Des troubles psychosociaux

« Les veuves sont également plus sujettes aux troubles émotionnels et psychosociaux que les femmes ou les hommes mariés, généralement en raison de problèmes liés à l’exclusion sociale, au mariage forcé, à la violence sexiste, et à l’absence d’opportunités économiques et de possibilités d’éducation », a souligné Mme Zalesne.

« Dans la société patriarcale afghane, la mort d’un époux réduit non seulement l’indépendance financière de sa femme, mais affecte aussi sa perception de la protection sociale », a expliqué Hussein Ali Moin, responsable au ministère de la Femme.

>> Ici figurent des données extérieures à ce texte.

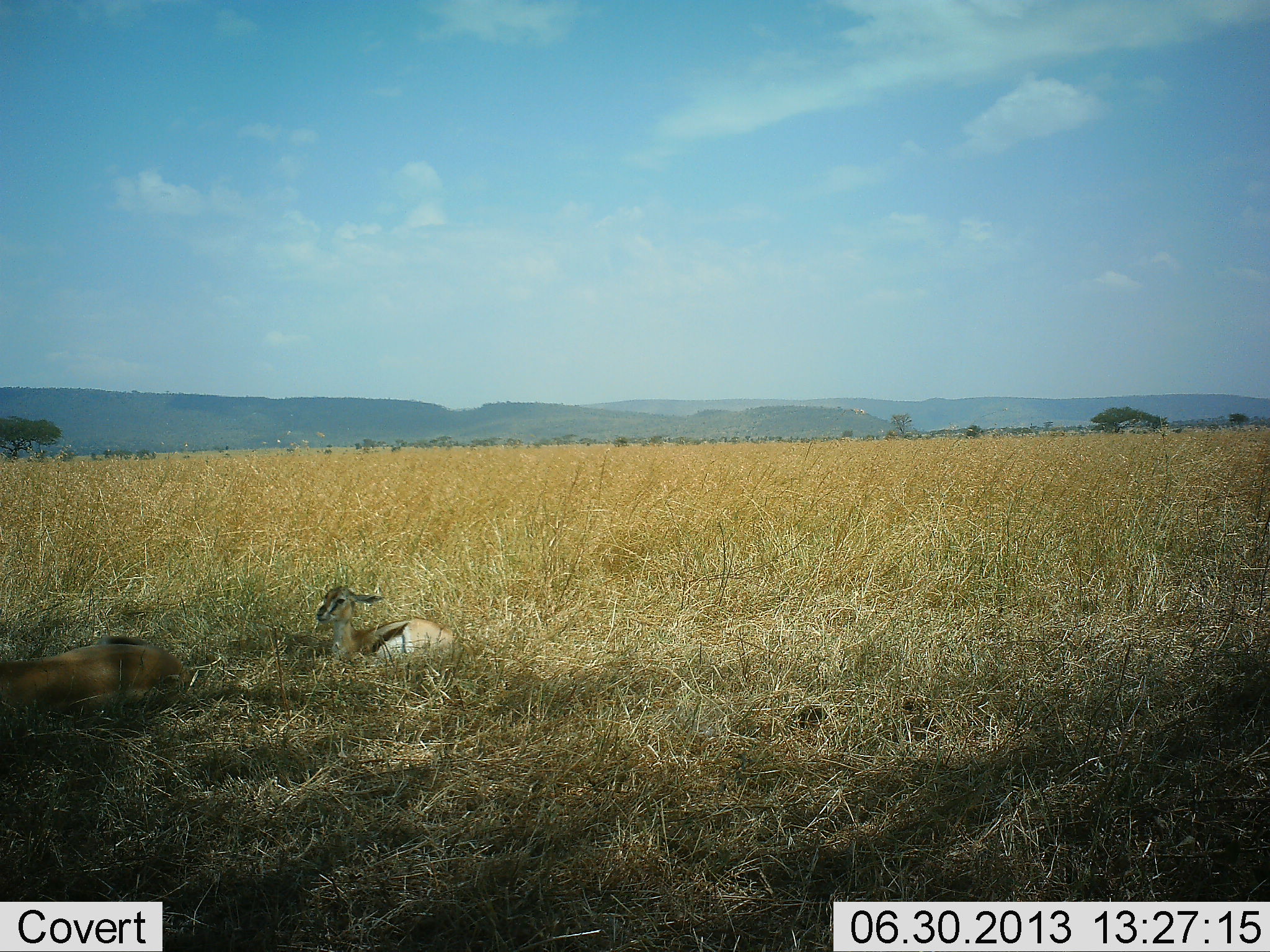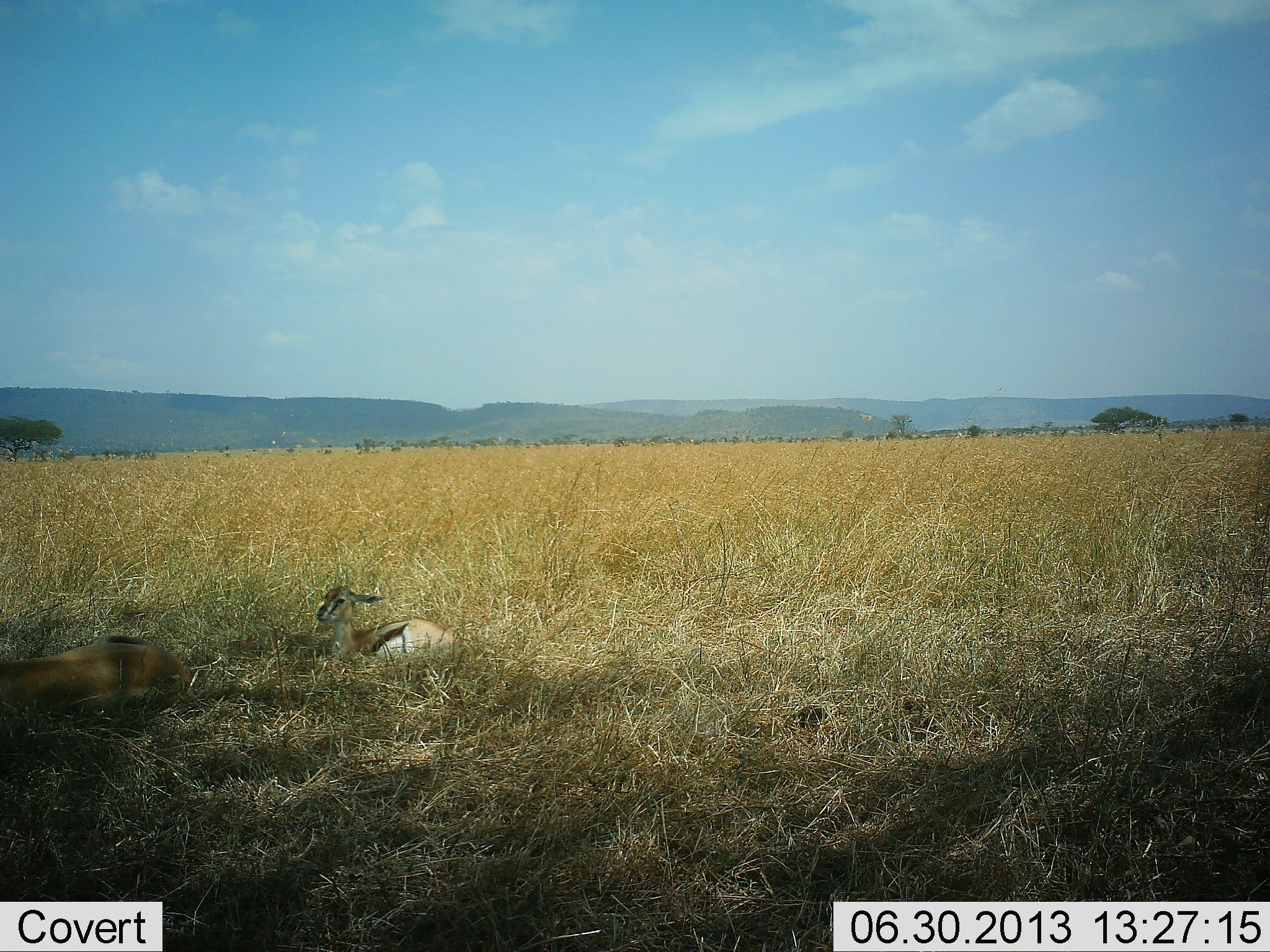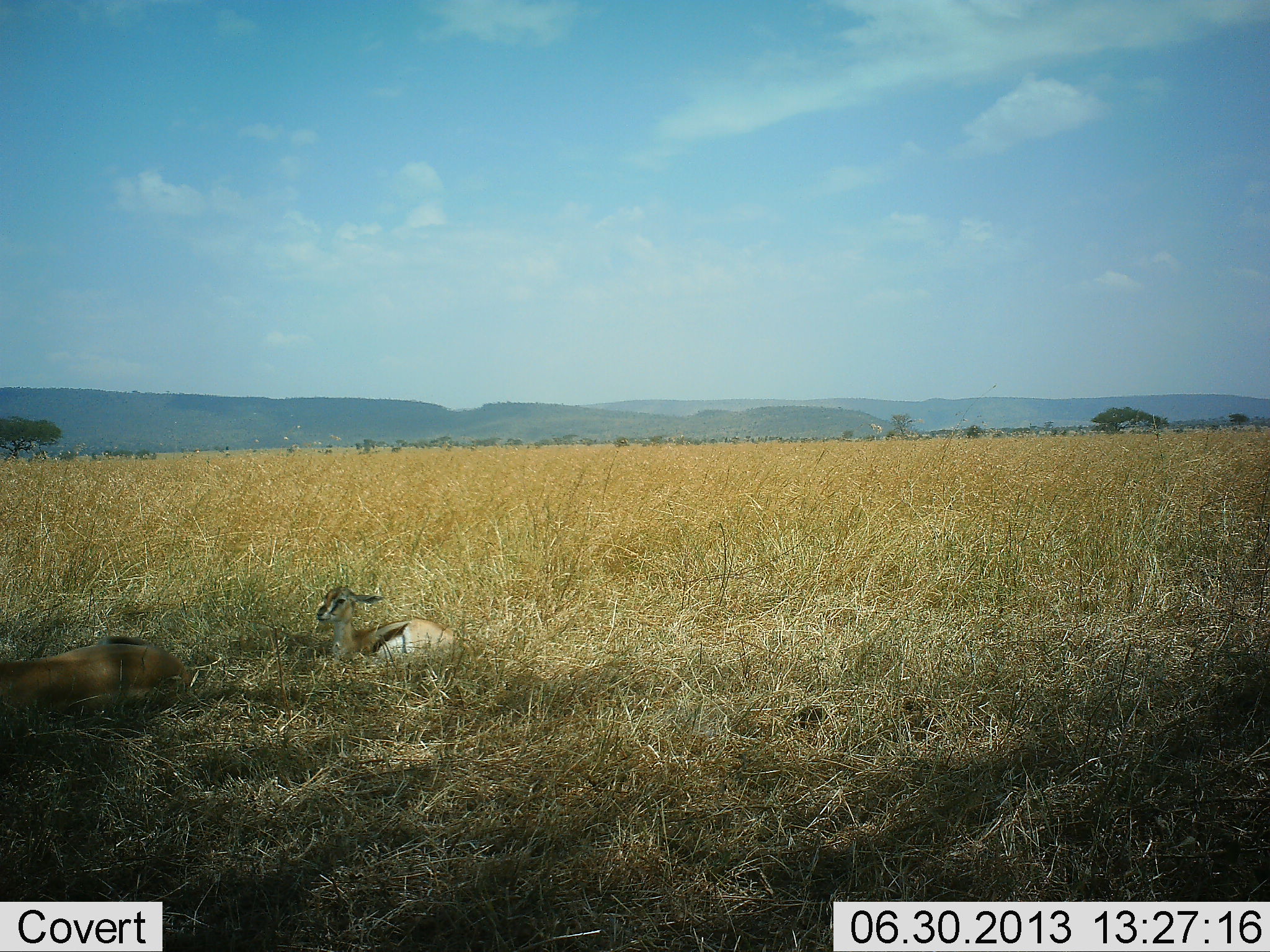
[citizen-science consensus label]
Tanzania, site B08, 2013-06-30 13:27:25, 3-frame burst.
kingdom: Animalia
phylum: Chordata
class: Mammalia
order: Artiodactyla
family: Bovidae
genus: Eudorcas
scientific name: Eudorcas thomsonii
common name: thomson's gazelle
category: gazellethomsons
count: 2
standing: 0%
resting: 100%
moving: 0%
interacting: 0%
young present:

« Les veuves sont également plus sujettes aux troubles émotionnels et psychosociaux que les femmes ou les hommes mariés »

Le gouvernement et les bailleurs de fonds à la traîne

À l’instar de Soraya Subhrang, membre de la Commission afghane indépendante des droits humains, certains activistes des droits de la femme ont critiqué le gouvernement et les bailleurs de fonds internationaux, qui n’en font pas assez, selon eux, pour soulager les souffrances des veuves.

« Les femmes afghanes en général et les veuves en particulier n’ont pas voix au chapitre et sont aussi privées de toute représentation significative dans les institutions publiques », a déploré Mme Subhrang.

Un avis que semblent partager les fonctionnaires du ministère de la Femme, qui reconnaissent aussi que les veuves afghanes vivent souvent dans des conditions déplorables et que des efforts supplémentaires doivent être faits pour résoudre leurs problèmes.

La stratégie provisoire de développement national de l’Afghanistan (i-ANDS) a un objectif noble : réduire d’au moins 20 pour cent la pauvreté chez les femmes et s’assurer qu’elles représentent au moins 20 pour cent des effectifs de tous les organismes publics d’ici 2010. Mais à en croire les analystes, il y a encore beaucoup à faire pour améliorer les conditions de vie des veuves comme Zulaikha.